(WHAT YOU ARE ASKED TO DO) A single stretch of the material below is to be transcribed exactly, starting at the line with "common name: domestic cow" and ending after the line with "label granularity: sequence-level".

(SUPPLIED DATA)
▽

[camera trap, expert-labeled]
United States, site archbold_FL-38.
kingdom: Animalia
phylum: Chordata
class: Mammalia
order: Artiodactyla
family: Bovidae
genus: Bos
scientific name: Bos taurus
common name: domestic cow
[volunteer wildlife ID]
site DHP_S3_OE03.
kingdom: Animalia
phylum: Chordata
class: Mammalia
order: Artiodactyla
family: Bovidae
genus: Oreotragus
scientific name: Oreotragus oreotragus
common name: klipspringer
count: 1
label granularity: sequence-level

△
▽

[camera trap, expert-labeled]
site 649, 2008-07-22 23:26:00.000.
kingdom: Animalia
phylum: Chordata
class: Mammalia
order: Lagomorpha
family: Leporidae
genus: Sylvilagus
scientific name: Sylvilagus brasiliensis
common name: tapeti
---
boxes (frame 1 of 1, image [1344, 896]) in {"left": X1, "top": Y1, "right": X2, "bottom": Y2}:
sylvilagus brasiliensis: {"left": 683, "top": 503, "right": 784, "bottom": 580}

△

(SOLUTION TO THE PROBLEM)
common name: domestic cow
[volunteer wildlife ID]
site DHP_S3_OE03.
kingdom: Animalia
phylum: Chordata
class: Mammalia
order: Artiodactyla
family: Bovidae
genus: Oreotragus
scientific name: Oreotragus oreotragus
common name: klipspringer
count: 1
label granularity: sequence-level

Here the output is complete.